Derivative of matrix-vector products w.r.t. the matrix

542 Views Asked by At

Given the function $$F(X,Y,Z) = \alpha^TXYZ$$ in which $X, Y, Z $ are matrices of size $n \times n$ and $\alpha$ is a vector of size $n \times 1$, how to compute the derivative of $F$ with respect to $Y$?

Actually I found some related questions but did not help.

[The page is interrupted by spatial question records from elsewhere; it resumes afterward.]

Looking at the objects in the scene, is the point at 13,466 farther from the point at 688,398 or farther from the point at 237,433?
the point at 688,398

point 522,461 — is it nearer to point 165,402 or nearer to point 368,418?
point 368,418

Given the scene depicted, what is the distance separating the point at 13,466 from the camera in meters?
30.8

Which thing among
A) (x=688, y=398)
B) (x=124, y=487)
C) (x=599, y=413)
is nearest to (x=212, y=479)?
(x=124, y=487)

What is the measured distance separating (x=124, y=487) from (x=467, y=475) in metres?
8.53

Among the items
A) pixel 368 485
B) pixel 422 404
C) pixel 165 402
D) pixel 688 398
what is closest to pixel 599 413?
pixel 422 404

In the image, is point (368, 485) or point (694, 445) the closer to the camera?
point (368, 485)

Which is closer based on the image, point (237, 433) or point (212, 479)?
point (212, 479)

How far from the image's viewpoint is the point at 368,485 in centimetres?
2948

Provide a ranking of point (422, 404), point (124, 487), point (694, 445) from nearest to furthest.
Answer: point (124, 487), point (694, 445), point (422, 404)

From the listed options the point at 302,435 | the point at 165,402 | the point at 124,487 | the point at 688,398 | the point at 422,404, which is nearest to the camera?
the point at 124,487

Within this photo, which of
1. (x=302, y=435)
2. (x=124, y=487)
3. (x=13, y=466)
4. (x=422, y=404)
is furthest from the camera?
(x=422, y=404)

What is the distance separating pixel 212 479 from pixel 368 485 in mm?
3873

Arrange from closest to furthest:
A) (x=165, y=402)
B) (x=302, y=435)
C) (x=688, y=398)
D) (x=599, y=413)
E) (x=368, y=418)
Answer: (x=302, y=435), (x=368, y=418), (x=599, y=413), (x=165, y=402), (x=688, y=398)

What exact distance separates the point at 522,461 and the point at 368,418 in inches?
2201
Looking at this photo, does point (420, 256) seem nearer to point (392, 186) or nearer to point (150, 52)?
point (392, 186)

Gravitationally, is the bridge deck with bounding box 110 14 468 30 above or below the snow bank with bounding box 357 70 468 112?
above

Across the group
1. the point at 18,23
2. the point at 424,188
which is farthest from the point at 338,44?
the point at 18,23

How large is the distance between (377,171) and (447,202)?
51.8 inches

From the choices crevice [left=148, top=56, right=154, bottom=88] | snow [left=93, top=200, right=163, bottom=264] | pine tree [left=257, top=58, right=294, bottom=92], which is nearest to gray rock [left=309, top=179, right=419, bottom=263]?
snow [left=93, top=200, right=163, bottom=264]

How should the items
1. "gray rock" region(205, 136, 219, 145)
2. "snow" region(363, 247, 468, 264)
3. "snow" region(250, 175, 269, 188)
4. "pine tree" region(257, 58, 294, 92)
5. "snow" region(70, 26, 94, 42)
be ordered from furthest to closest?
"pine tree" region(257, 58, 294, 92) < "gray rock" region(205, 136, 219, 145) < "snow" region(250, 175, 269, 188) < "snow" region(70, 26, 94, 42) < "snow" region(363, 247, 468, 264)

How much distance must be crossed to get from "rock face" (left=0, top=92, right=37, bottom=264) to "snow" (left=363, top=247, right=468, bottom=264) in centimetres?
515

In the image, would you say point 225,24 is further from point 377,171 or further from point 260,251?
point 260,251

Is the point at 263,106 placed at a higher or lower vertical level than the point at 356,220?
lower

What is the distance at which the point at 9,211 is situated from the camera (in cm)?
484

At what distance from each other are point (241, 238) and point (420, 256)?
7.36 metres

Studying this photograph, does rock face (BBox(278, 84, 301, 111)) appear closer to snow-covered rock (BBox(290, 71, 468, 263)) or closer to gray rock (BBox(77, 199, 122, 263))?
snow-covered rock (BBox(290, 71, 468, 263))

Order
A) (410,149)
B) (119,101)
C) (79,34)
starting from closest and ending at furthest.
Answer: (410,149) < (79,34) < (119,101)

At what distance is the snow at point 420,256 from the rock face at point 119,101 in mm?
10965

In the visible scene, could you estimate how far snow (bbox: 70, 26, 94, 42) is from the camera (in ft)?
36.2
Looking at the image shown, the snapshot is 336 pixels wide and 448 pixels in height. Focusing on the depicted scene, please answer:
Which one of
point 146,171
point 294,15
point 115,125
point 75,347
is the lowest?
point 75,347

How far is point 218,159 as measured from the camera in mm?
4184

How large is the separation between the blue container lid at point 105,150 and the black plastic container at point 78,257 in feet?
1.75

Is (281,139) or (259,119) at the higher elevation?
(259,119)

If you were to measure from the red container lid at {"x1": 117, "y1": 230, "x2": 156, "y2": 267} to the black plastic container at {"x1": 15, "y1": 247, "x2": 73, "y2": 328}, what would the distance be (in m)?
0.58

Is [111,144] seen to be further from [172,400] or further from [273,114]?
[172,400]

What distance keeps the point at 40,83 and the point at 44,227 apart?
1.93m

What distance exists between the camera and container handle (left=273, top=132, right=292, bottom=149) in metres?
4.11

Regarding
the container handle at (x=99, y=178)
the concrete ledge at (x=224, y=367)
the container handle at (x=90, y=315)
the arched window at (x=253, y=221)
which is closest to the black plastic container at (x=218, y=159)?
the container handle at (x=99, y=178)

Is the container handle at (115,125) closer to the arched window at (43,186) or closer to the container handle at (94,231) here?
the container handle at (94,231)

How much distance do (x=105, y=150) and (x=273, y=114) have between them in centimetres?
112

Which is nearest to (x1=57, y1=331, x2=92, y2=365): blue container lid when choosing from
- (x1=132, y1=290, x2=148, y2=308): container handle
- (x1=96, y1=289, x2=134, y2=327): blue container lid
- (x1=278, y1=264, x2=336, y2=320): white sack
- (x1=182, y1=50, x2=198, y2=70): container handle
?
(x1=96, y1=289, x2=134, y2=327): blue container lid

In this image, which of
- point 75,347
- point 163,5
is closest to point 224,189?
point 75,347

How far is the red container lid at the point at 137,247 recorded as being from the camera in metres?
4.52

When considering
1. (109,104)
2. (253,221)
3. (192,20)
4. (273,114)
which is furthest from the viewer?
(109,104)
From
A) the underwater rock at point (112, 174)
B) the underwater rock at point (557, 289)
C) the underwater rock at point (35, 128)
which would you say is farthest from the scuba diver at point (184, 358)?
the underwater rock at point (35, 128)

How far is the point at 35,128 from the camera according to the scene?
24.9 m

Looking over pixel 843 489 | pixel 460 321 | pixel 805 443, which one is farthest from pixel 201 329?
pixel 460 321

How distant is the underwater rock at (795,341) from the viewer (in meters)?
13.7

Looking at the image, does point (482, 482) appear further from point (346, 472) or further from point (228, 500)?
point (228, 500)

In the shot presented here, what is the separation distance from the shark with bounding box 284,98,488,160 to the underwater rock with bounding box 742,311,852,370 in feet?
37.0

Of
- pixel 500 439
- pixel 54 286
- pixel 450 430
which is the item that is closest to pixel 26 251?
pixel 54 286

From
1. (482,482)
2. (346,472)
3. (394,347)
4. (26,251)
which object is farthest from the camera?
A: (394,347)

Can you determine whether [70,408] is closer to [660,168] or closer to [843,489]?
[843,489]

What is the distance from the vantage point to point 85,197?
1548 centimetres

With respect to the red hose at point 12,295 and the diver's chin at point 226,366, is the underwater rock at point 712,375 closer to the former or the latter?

Edit: if the function is of the form: $F(X,Y,Z) = \alpha^TXYZ\beta$, then based on the Matrix Cookbook, derivative is : $f' = (\alpha^T X)^T (Z\beta)^T$, but if there is no $\beta$, then the dimensions do not match.

Thank you,

2

There are 2 best solutions below

4
On BEST ANSWER

Let ${\mathcal E}$ be the 4th-order tensor with components $$\eqalign{ {\mathcal E}_{ijkl} &= \delta_{ik}\,\delta_{jl} \cr }$$ Using this tensor, we can calculate the differential and gradient of the function as $$\eqalign{ f &= a^TXYZ \cr \cr df &= a^T(X\,dY\,Z) \cr &= a^T(X\,{\mathcal E}\,Z^T):dY \cr \cr \frac{\partial f}{\partial Y}&= a^TX\,{\mathcal E}\,Z^T \cr }$$ As expected, the gradient of a vector wrt a matrix is a 3rd-order tensor.

If you are unable to work with tensors, you can vectorize the differential to obtain $$\eqalign{ {\rm vec}(df) &= {\rm vec}(a^TX\,dY\,Z) \cr df &= (Z^T\otimes a^TX)\,{\rm vec}(dY) \cr &= (Z^T\otimes a^TX)\,dy \cr \cr \frac{\partial f}{\partial y}&= Z^T\otimes a^TX \cr }$$ which is an ordinary matrix quantity.

This is equivalent to the previous result, if you swap the order of the factors and replace the kronecker product symbol with the ${\mathcal E}$ tensor.

1
On

Let

$$\rm f (X, Y, Z) := a^{\top} X Y Z$$

Hence,

$$\frac{\mathrm f (\mathrm X, \mathrm Y + h \mathrm V, \mathrm Z) - \mathrm f (\mathrm X, \mathrm Y, \mathrm Z)}{h} = \rm a^{\top} X V Z$$

Vectorizing,

$$\rm \mbox{vec} (a^{\top} X V Z) = \left( \color{blue}{Z^{\top} \otimes a^{\top} X} \right) \mbox{vec} (V)$$

where $\rm Z^{\top} \otimes a^{\top} X$ is the Jacobian matrix.